Start of Data supplied

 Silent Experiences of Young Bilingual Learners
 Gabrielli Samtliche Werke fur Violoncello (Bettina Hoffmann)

End of Data supplied
Start of Data supplied

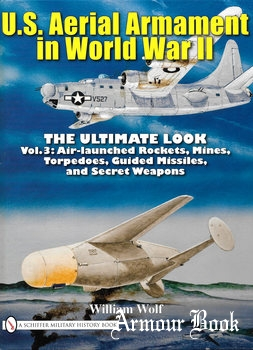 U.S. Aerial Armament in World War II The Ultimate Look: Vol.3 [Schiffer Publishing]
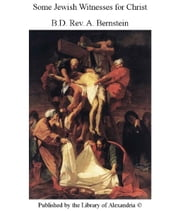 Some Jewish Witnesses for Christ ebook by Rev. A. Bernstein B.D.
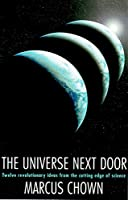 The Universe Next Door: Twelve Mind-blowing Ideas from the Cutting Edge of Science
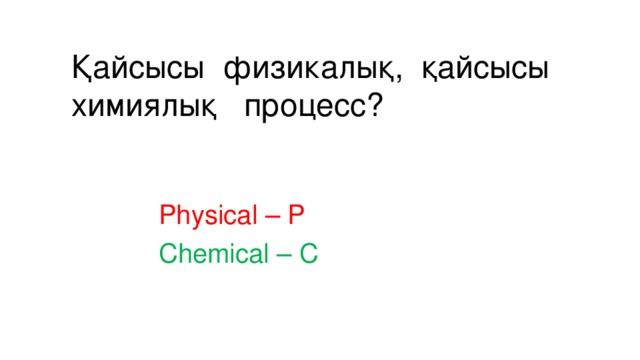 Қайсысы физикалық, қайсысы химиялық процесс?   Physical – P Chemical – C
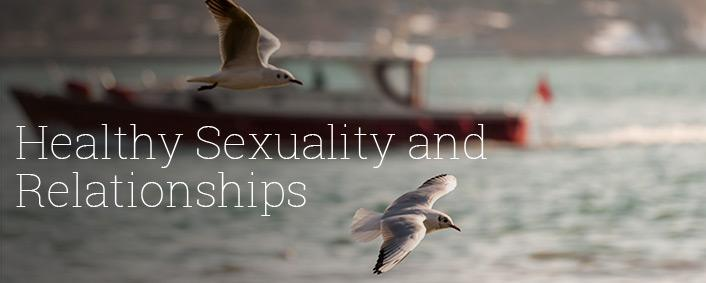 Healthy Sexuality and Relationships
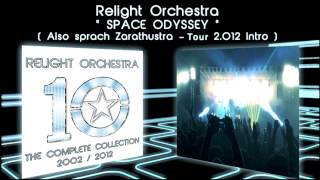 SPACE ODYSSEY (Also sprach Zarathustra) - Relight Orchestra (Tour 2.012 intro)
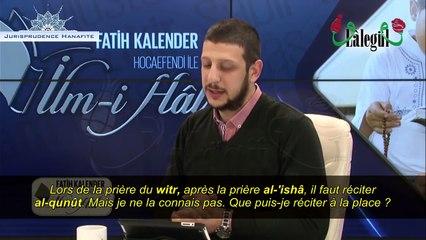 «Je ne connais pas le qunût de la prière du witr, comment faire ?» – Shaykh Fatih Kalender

End of Data supplied

Your goal: Using the data above, print exactly the lines from the line that contains "Silent Experiences of" through the line that contains "Gabrielli Samtliche Werke", with both included.

Solution to this problem:
 Silent Experiences of Young Bilingual Learners
 Gabrielli Samtliche Werke fur Violoncello (Bettina Hoffmann)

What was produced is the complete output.